Not all Chinook salmon are created equal, and this has a major impact on the energetics for southern resident killer whales. A recent study quantified the lipid content in Fraser River Chinook salmon — the southern resident’s preferred meal — and found that spring-run Chinook salmon, the earliest to arrive to the Salish Sea are lipid-rich and energy dense; a critical factor for the killer whales who prey on them. Fraser River Chinook salmon that come later in the season have lower energy density.
“This research helps us quantify the energetic requirements of the southern residents,” said Jacob Lerner, lead author of the study and a doctoral student in the Pelagic Ecosystems Lab at the Institute for the Oceans and Fisheries. “For example, if the southern residents ate just low-lipid salmon, they would have to eat around 80,000 more Chinook salmon every year than if they just ate high-lipid salmon.”
Southern resident killer whales are an iconic species in British Columbia’s Salish Sea and down the northeastern Pacific coast. With black and white markings, these marine mammals can weigh up to 12,000 pounds and be up to 26 feet long. They are fierce, social creatures that live and hunt in family group pods. And, sadly, there are only 73 left in the world.
Critically endangered by a number of anthropogenic factors, including noise pollution and high levels of water contaminants, their decline is mostly based on the limited availability of their preferred prey — Chinook salmon. However, there are many distinct populations of Chinook salmon available throughout the year, some with stock-specific differences in energy density, and not all in decline.
“We began with an initial hypothesis that these salmon were all created equal, that they all have the same value to resident killer whales. And we quickly realized that this is not true at all,” said Lerner. “They all have different levels of lipid content.”
Quantifying that lipid content is important as it directly relates to the caloric value of a salmon, assigning its value as prey. Specific estimates of lipid content for Chinook populations with different distributions, or run-timings, could be used to inform trends in killer whale populations, properly time fisheries closures, or even decide which hatcheries to augment to increase high quality food availability for southern residents, Lerner said.
This is particularly important as southern resident killer whales are a migratory species and often spend their winter months elsewhere. When they return to the Salish Sea for the spring and summer, their arrival often coincides with the arrival of the spring-run Fraser River Chinook salmon.

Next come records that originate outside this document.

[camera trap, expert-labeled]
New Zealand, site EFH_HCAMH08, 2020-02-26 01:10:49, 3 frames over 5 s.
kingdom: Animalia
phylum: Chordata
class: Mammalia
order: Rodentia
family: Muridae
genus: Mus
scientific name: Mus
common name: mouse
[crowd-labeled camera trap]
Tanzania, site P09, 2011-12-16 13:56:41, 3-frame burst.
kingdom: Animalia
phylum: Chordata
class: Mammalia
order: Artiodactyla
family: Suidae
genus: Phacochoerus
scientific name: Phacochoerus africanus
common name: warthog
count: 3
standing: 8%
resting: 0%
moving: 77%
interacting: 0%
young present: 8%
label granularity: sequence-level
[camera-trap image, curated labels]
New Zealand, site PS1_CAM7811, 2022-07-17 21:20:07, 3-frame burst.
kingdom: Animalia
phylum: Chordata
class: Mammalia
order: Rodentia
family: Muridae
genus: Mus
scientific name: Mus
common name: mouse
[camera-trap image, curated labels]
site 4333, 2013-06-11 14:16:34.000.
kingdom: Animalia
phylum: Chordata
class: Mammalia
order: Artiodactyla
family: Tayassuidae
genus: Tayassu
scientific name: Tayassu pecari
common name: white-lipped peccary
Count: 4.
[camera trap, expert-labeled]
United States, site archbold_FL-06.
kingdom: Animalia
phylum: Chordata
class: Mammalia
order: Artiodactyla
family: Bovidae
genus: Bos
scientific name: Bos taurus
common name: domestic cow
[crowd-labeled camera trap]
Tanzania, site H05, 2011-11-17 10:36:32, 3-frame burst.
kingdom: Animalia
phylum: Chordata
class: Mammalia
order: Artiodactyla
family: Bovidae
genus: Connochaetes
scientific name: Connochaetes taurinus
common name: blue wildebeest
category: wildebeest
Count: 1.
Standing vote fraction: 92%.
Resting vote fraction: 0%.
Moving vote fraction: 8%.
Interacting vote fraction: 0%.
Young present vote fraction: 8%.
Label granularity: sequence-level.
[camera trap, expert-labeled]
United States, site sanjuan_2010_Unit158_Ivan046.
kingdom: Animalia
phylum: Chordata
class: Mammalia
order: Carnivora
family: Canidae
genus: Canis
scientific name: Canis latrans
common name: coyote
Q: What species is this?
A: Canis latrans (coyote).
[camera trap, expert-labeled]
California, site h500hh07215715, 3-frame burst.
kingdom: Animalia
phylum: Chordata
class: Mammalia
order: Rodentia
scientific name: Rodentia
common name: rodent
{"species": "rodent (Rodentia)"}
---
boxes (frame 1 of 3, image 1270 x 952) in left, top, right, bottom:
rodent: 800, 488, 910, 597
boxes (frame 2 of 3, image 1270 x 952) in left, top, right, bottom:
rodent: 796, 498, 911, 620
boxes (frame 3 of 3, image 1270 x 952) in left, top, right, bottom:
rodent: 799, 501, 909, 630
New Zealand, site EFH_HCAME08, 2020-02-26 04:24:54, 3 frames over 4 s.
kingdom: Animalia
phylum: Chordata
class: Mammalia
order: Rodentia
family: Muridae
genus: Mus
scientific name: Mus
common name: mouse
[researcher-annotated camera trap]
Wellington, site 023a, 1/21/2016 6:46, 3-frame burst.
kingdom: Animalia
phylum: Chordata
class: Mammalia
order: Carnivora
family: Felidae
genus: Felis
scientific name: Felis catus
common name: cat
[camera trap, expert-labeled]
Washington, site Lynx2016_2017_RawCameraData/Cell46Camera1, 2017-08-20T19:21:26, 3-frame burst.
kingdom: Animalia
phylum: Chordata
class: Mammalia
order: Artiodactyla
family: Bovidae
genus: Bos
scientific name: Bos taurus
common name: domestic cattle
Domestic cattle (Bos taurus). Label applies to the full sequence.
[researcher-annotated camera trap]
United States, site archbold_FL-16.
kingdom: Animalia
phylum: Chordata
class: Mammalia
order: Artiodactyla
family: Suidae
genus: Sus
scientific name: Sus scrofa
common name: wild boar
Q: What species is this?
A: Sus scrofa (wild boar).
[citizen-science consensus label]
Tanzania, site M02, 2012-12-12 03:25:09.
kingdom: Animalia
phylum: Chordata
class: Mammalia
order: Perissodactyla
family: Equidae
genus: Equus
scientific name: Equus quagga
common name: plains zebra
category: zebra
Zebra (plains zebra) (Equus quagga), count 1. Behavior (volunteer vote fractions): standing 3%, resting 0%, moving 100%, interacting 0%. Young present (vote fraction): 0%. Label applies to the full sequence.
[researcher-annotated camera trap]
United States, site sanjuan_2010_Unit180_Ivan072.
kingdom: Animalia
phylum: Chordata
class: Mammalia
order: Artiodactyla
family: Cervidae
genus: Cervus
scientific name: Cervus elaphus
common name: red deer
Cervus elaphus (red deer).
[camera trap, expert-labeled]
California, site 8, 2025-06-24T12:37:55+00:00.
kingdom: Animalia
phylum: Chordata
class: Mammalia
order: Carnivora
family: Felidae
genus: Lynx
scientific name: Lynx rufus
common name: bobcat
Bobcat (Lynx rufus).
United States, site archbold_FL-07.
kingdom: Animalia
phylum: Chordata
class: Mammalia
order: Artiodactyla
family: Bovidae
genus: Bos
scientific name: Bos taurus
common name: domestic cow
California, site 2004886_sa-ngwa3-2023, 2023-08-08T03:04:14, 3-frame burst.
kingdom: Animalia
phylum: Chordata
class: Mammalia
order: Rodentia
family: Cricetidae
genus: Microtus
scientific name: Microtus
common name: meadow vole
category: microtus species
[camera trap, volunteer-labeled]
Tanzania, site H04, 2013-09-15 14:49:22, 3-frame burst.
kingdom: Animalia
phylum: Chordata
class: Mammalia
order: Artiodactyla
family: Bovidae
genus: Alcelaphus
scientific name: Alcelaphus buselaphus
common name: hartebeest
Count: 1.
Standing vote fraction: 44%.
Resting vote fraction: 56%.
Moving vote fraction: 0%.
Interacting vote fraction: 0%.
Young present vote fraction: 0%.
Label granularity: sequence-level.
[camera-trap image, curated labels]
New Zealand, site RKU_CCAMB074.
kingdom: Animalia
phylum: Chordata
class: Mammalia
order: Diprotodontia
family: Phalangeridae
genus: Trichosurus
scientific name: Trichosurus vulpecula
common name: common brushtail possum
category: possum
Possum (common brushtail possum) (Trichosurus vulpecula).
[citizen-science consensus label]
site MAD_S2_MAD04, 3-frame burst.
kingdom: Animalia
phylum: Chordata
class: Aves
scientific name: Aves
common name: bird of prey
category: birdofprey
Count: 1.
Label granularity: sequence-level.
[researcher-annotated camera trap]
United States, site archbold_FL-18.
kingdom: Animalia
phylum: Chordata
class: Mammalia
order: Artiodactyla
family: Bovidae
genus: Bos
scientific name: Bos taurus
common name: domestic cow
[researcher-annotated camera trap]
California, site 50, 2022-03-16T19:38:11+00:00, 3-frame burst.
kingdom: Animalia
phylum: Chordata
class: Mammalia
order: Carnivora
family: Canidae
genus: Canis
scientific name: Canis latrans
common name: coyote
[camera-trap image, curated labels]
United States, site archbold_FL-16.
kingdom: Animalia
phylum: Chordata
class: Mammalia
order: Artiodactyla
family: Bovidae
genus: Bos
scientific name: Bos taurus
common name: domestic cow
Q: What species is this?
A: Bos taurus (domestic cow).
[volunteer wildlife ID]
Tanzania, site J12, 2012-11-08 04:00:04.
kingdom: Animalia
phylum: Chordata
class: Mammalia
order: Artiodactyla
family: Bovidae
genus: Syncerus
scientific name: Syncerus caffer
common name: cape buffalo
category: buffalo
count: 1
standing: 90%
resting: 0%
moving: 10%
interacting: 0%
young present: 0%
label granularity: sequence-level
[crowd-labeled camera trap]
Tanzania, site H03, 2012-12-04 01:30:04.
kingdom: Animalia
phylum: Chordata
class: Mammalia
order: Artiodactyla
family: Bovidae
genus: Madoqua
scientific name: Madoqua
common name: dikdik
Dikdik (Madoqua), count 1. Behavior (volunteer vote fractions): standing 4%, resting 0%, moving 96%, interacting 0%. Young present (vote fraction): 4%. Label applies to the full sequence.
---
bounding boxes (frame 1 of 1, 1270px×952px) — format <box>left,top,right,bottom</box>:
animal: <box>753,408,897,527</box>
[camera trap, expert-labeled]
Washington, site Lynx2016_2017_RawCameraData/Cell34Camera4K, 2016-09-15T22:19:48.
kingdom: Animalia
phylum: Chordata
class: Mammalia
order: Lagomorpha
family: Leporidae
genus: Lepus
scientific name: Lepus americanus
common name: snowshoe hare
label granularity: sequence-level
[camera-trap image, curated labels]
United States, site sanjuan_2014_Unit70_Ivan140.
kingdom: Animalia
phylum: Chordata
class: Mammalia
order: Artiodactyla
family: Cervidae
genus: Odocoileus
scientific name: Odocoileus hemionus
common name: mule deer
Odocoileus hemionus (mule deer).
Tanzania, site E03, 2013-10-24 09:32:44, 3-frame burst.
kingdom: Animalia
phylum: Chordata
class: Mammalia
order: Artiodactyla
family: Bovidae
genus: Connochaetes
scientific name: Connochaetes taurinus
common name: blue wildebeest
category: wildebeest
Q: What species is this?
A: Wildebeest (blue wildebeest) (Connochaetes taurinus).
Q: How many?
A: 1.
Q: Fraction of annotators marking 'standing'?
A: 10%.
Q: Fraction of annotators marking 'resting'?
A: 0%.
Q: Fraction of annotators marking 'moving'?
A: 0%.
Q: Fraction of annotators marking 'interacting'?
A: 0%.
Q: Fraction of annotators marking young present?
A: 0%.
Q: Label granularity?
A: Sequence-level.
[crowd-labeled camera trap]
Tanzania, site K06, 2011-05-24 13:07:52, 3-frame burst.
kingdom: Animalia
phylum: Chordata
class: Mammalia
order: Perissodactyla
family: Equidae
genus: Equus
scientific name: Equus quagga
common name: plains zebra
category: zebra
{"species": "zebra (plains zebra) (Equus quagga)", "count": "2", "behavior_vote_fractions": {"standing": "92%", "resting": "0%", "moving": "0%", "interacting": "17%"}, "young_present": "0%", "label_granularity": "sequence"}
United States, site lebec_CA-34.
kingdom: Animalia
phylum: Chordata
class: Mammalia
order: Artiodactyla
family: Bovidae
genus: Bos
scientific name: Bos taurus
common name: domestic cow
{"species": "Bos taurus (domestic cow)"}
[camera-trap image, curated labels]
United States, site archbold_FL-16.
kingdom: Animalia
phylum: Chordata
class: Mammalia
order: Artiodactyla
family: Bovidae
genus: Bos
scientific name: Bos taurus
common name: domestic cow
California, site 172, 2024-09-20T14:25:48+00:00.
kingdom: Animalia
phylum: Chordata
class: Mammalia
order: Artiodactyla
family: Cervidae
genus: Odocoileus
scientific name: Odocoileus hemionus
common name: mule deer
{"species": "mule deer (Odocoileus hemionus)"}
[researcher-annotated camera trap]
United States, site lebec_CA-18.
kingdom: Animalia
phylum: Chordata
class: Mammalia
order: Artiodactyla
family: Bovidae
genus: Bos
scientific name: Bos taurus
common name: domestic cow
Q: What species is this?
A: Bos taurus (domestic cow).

“Southern resident killer whales used to come here earlier in the spring season when they could eat early migrating Chinook salmon,” said Brian Hunt, associate professor in the Institute for the Oceans and Fisheries. “Those early Chinook were very energy dense as they need to fuel their long freshwater migration back to their spawning grounds, but those stocks have been declining. With the whales coming later, they mainly have access to Chinook from the lower Fraser. These fish don’t migrate very far, and have lower energy density.”
As a major source of prey for southern residents, estimates of lipid content from Fraser bound Chinook salmon may be one of the keys to helping both threatened species. “We identified a spectrum of high, medium and low-lipid Chinook populations from the Fraser that can be used to better inform energetics models and manage both species,” Lerner stated, “We also identified life history parameters for the salmon to predict where on this spectrum they may fall.”
Though the study has quantified lipid content in Fraser River Chinook, and shown new light on its life history drivers, there is still little information on how ocean conditions influence this energy accumulation.
“We plan to keep monitoring Fraser Chinook salmon fat content,” said Hunt. “And one of questions we want to answer is how changing ocean conditions might be affecting their energy accumulation. Our concern is that ocean warming and food web shifts in the North Pacific Ocean are leading to lower energy accumulation in Chinook salmon. This will have implications for both the Chinook themselves — will they have enough energy for return migration and spawning? — and the killers whales that depend on them.”